--- INPUT DATA Enclosed Below ---
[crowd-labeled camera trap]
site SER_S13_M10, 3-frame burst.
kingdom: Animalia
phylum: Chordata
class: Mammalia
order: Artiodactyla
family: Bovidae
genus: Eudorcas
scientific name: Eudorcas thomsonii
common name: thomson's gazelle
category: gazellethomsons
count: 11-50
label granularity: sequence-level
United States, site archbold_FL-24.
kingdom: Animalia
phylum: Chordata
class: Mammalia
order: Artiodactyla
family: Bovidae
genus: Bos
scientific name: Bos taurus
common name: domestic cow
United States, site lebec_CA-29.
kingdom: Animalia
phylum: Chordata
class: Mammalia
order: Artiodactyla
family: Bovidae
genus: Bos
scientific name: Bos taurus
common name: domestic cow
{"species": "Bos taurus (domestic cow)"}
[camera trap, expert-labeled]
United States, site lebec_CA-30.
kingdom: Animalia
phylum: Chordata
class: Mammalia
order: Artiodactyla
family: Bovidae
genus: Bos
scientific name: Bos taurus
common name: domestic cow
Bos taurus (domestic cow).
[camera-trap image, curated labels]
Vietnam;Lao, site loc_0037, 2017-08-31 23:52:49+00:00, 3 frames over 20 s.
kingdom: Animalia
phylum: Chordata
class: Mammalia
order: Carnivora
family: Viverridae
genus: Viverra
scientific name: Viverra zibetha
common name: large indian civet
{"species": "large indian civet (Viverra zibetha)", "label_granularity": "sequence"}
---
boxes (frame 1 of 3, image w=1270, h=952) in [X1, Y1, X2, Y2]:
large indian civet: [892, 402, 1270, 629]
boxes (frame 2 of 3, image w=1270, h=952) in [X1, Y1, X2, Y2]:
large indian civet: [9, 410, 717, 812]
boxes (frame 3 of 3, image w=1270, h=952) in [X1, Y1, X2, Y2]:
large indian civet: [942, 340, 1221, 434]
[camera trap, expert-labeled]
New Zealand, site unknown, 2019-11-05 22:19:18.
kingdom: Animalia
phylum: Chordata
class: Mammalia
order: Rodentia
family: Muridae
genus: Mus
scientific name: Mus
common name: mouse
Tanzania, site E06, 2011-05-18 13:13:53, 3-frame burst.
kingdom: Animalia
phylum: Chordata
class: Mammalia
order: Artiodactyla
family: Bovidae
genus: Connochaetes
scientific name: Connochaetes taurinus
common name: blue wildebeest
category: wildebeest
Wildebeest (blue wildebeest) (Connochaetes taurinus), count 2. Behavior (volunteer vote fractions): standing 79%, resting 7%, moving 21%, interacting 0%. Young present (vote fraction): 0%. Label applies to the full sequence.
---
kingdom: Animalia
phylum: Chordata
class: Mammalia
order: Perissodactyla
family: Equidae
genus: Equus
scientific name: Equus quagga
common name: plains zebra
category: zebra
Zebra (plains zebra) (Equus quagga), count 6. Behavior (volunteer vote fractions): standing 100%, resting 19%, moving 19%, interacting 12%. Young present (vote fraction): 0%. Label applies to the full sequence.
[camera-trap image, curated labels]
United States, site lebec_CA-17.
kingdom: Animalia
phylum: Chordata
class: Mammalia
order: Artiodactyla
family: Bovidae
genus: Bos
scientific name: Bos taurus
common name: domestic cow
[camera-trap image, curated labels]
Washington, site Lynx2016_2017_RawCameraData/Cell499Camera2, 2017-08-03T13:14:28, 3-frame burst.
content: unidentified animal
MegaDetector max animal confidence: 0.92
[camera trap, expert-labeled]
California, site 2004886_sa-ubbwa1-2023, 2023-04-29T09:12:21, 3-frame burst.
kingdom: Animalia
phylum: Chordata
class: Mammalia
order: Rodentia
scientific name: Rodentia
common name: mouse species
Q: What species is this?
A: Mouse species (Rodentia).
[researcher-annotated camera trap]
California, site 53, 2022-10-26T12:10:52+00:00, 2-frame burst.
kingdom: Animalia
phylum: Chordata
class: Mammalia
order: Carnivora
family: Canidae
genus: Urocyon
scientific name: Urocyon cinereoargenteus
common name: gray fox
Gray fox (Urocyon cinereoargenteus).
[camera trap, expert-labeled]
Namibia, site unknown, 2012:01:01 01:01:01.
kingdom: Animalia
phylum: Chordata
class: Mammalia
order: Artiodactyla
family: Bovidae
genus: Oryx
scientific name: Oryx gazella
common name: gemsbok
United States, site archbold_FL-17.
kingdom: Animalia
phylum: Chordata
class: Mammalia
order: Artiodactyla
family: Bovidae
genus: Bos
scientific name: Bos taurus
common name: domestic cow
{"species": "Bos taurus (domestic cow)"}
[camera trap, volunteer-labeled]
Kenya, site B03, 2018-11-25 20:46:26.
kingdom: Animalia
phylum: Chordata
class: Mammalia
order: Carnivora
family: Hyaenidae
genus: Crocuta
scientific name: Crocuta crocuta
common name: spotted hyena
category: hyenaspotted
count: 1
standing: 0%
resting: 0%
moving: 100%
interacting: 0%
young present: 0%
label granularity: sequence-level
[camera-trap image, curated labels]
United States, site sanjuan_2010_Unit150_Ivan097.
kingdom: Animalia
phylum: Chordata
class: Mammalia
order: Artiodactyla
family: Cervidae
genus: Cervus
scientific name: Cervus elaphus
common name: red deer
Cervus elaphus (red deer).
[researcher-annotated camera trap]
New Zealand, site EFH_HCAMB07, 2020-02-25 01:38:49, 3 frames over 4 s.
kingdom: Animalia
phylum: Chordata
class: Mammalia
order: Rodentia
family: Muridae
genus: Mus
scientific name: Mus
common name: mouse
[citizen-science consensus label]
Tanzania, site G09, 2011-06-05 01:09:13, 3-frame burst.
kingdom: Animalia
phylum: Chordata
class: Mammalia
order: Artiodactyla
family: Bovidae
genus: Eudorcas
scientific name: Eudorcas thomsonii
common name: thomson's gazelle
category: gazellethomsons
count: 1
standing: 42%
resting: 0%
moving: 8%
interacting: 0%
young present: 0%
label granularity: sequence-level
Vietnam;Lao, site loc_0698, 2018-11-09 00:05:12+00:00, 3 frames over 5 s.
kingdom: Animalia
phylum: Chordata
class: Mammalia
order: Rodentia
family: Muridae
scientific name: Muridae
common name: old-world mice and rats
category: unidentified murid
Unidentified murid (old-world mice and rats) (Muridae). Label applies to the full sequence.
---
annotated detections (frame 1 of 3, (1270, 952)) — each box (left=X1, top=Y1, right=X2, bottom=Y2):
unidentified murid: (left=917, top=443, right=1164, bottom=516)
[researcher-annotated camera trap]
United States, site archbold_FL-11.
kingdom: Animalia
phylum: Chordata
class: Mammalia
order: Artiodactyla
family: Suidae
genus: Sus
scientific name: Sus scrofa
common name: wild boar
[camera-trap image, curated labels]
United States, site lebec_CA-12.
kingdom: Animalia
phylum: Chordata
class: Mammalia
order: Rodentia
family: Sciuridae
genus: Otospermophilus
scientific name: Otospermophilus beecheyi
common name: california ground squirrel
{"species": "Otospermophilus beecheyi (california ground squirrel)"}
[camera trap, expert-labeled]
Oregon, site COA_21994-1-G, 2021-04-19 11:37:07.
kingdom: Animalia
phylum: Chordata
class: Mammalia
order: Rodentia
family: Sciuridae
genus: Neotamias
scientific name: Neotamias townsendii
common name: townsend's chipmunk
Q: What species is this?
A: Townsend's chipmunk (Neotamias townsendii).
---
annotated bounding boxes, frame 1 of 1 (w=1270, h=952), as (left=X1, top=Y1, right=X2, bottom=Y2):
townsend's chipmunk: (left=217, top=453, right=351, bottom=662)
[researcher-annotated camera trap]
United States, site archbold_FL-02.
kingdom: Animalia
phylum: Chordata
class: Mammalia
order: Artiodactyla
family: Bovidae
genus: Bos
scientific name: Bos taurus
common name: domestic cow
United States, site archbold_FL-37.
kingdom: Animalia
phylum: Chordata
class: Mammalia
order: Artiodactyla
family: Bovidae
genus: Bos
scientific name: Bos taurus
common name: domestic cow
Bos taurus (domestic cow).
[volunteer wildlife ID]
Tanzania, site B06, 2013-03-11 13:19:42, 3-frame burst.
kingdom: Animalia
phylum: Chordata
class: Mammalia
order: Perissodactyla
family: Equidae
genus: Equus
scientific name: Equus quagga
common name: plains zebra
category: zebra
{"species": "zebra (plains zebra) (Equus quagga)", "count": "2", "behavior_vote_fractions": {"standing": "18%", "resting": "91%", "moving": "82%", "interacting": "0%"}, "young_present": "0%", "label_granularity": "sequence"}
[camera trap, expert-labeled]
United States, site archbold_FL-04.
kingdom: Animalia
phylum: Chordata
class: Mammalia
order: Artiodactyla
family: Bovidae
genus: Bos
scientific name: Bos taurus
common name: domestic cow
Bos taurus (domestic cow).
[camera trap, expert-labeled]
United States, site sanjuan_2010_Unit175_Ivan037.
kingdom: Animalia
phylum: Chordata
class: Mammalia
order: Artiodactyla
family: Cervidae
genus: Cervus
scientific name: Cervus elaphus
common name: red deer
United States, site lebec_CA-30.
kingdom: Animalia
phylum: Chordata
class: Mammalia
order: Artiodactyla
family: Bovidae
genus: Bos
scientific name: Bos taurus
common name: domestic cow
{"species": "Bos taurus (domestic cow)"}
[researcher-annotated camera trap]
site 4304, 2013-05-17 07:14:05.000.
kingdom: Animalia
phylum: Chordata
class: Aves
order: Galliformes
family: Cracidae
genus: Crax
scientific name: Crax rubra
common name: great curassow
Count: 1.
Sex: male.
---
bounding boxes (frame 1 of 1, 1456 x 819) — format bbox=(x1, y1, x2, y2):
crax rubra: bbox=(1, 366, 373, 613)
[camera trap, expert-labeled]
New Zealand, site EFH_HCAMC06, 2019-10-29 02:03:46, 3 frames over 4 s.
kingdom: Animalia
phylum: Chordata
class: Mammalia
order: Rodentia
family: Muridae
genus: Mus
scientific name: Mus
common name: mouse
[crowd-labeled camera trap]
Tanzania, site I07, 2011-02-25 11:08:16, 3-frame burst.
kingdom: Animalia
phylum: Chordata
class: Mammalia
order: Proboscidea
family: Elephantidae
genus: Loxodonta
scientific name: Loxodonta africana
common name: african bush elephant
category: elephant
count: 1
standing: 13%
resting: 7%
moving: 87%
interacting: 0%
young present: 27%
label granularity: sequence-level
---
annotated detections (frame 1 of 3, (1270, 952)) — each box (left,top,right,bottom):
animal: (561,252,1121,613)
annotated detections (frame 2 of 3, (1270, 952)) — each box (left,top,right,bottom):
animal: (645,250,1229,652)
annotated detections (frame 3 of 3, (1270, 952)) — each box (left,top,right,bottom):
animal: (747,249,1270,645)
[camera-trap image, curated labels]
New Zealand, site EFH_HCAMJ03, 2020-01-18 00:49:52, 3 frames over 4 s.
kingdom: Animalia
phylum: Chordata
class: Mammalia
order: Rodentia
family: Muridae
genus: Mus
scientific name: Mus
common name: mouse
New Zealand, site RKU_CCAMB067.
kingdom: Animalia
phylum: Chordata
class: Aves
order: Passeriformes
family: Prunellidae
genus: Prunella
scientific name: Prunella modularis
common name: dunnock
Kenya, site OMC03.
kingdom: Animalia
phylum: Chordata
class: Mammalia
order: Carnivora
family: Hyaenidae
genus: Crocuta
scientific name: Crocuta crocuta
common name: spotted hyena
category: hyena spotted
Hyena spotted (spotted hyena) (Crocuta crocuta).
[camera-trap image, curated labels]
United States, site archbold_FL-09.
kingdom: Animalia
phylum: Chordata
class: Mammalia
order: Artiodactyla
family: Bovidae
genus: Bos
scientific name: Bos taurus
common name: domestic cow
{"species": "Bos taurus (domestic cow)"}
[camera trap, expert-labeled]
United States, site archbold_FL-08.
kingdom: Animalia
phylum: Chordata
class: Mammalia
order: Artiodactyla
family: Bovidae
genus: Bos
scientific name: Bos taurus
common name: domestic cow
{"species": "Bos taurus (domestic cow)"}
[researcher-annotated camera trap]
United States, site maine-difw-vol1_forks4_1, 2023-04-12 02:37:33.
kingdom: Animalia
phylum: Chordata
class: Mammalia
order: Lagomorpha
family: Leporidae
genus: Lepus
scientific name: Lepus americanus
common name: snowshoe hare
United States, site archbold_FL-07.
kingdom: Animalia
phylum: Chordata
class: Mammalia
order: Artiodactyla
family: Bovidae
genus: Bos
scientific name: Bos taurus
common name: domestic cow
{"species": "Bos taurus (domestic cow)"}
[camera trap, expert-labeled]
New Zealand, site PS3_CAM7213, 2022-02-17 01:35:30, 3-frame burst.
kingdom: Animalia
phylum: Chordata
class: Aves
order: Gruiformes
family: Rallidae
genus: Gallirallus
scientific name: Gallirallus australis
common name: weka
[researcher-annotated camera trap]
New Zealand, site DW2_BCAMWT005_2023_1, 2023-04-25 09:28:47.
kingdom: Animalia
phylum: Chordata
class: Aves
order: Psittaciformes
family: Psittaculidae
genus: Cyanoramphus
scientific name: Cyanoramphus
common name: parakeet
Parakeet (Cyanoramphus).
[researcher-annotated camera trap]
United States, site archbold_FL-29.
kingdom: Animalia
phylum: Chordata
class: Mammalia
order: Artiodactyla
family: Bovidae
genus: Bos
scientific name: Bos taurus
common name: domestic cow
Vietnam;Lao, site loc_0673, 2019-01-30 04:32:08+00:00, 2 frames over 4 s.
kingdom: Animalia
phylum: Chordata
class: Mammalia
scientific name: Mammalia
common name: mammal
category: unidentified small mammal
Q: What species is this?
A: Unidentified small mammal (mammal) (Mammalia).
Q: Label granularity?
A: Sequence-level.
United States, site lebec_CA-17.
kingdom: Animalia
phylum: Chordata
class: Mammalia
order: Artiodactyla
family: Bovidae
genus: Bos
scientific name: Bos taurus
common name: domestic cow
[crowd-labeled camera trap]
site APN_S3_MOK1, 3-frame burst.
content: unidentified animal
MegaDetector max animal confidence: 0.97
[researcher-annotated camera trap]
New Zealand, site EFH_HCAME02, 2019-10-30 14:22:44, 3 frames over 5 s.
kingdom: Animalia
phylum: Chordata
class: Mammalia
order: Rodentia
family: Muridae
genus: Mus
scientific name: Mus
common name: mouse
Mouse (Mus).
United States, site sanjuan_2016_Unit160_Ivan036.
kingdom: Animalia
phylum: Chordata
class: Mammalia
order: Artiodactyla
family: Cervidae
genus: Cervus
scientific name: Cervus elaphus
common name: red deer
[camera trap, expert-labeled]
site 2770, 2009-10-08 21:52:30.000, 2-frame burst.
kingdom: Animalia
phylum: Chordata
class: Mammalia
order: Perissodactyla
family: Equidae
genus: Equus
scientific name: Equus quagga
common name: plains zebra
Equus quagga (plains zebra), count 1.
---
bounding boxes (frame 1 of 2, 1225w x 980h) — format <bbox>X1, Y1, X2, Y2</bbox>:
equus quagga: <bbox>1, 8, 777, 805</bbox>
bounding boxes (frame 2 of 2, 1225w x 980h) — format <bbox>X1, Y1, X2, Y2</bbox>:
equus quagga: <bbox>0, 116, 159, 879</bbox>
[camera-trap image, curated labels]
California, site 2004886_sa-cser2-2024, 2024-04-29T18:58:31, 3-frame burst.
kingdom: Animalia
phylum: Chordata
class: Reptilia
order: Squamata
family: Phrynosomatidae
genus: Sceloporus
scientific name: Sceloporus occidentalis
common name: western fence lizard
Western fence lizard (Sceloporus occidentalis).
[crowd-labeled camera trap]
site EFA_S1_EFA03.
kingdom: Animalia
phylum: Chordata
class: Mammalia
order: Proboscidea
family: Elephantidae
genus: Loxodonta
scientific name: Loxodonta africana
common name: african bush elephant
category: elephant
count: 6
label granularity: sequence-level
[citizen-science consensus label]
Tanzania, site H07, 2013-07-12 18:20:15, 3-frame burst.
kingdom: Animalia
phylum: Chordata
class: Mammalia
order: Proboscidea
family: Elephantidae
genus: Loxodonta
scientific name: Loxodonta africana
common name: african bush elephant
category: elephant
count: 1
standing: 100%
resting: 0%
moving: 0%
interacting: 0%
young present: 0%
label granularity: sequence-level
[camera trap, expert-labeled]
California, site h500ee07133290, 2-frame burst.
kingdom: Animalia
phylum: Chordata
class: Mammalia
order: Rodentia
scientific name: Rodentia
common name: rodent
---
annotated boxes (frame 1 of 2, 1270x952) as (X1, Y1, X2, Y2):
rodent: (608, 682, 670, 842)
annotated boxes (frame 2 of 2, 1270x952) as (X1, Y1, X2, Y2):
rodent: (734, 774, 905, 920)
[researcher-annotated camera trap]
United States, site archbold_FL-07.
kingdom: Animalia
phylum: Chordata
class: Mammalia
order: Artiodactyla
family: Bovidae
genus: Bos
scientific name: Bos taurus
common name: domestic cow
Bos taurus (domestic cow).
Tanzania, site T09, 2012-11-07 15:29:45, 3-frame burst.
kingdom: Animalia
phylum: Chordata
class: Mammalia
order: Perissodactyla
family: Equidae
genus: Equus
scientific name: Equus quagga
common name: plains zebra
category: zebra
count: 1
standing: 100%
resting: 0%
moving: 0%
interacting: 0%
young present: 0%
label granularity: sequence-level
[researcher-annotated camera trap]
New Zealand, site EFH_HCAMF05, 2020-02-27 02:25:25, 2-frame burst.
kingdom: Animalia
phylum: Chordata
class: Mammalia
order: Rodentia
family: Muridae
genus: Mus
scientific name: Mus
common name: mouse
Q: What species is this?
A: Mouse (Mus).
--- End of Enclosed INPUT DATA ---
▶ **ASSIGNED TASK**
Which lines contain "Tanzania"? Copy each of them from the listing.

▶ **SOLUTION BELOW**
Tanzania, site E06, 2011-05-18 13:13:53, 3-frame burst.
Tanzania, site G09, 2011-06-05 01:09:13, 3-frame burst.
Tanzania, site B06, 2013-03-11 13:19:42, 3-frame burst.
Tanzania, site I07, 2011-02-25 11:08:16, 3-frame burst.
Tanzania, site H07, 2013-07-12 18:20:15, 3-frame burst.
Tanzania, site T09, 2012-11-07 15:29:45, 3-frame burst.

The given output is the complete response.